Sign in to view source links and access this dataset
Description
Italy's legal texts aggregated from four open-data sources for NLP applications. The corpus includes approximately 300,000 national legislative documents from 1861 to 2026, 18,000 Constitutional Court decisions, 100,000 administrative justice metadata records, and 50,000 EU legal texts in Italian. It was created by dossier-legal and last updated in March 2026.
Use Cases
Training legal language models based on the corpus of Italian national legislation.
Evaluating named entity recognition models on Constitutional Court decision texts.
Developing information retrieval systems for EU legislation in Italian.
Analyzing patterns in administrative justice metadata for legal research.
Strengths
Aggregates data from four distinct legal sources, providing breadth.
Includes a large volume of national legislation (~300K documents).
Covers a long temporal range for national law, from 1861 to 2026.
Limitations
Column-level documentation is absent; field semantics must be inferred after download.
Row count for the full corpus is unknown, which may limit suitability assessment.

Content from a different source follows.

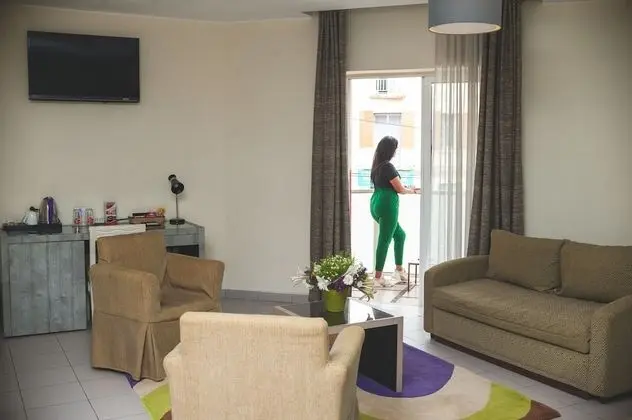 Deluxe Tek Büyük Yataklı Oda, Balkon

Description metadata is limited; actual data quality requires manual inspection after download.
Provenance
Source
Normattiva, Corte Costituzionale, OpenGA, EUR-Lex
Collection Method
Aggregation from four open-data sources.
Time Range
1861-2026
Freshness
Last updated 2026-03-01 03:13:17; freshness should be verified.
Geography
Italy, European Union
License is unknown; restrictions should be verified before use.